If Indian women have anything to cheer about this past week after the news of a public molestation of a girl by a group of men outside a Guwahati nightclub, it is the joint statement by about two dozen women’s groups demanding the resignation of Mamta Sharma as chair of the National Commission for Women (NCW). The provocation is the statement by Ms Sharma, who has hardly distinguished herself in the role she assumed last year, that women needed to be “careful about the way they dress”. She added that incidents like the one in Guwahati were the result of women “blindly aping the West” which was “eroding Indian culture and causing such crimes to happen”. The reason women should feel encouraged is that these protestors, led by the cerebral activist Aruna Roy, come from grassroots organisations that represent women from different walks of life and not just educated working women who may or not be “Westernised”. Their statement that the NCW chief’s comment reflected insensitivity and a poor understanding of women’s issues needed to be made. It indicated, for the first time, a fundamental and realistic recognition of the nature of crimes against women in India and, coming from serious champions of women’s rights — none of whom can be accused of “aping the West” — the message is all the more credible.

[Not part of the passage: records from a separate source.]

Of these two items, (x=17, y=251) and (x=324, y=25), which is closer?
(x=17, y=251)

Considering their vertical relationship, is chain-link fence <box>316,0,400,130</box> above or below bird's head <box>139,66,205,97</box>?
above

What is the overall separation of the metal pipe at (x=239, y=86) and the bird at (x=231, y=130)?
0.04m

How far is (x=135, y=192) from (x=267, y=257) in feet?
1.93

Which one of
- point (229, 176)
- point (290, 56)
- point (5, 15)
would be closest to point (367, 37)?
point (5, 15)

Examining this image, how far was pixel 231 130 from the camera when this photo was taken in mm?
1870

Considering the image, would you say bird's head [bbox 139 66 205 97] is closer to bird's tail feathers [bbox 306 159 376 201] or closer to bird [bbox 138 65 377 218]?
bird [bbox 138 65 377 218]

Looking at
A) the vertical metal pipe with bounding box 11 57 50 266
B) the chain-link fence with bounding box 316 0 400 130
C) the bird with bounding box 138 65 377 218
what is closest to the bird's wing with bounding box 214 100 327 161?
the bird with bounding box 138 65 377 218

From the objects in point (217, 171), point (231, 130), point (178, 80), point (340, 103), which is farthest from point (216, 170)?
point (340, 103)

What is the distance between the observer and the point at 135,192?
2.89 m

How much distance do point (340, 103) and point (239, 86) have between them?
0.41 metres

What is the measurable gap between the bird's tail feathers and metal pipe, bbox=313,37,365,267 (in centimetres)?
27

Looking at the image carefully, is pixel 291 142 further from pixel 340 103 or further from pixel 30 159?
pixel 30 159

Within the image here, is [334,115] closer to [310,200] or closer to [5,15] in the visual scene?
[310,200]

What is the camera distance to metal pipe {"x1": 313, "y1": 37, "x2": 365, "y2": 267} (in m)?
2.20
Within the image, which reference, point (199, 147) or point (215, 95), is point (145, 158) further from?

That’s because the depressing truth is that Ms Sharma’s statement reflects a widely held view that crimes against women are the result of either “provocative” behaviour or the supposedly culturally disconnected style of dress that they adopt. Thus, former policewoman Kiran Bedi robustly advises women to wear loose clothes so as not to provoke men, Delhi Chief Minister Sheila Dikshit deplores the “adventurism” of women who drive late at night and her counterpart in West Bengal questions the motives of a mother of two who visits a nightclub. Statements like these — from women who are professionals in their own right — reinforce the kind of views that get reflected in attacks on women in a Mangalore pub from thugs rejoicing in the name of Shri Ram Sene, or Army of Ram. The “pink chaddhi” movement that followed, in which women from all over India sent the Sene chief Pramod Muthalik lingerie by way of protest may have made him and his goons look silly.
But it did little to turn the spotlight on India’s appalling women’s rights record, an issue that will increasingly come to the fore if India’s economy continues to grow. Crimes like the one in Guwahati and earlier this year in Gurgaon attract media coverage because they represent the new face of emerging India’s rising breed of independent women. But throughout India, day in and day out, millions of women, poor and rich, young and old, are oppressed by men in a variety of ways. It is reflected in the declining sex ratios and the poor human rights indicators for women. Few of these women are “blindly aping the West”. Even fewer are dressing in ways that Ms Sharma deems provocative — especially not minor girls, who are subjected to molestation in depressingly large numbers. Most women’s groups understand that this extreme disempowerment is a serious social issue. But Ms Sharma has an odd view of gender issues and male attitudes. She thinks women should consider it a compliment when they are subject to catcalls of “sexy” and has a low opinion of the West, where women enjoy a level of freedom that their Indian sisters can only envy. Perhaps the uniquely misogynist Indian crime of murders over dowry has escaped her notice.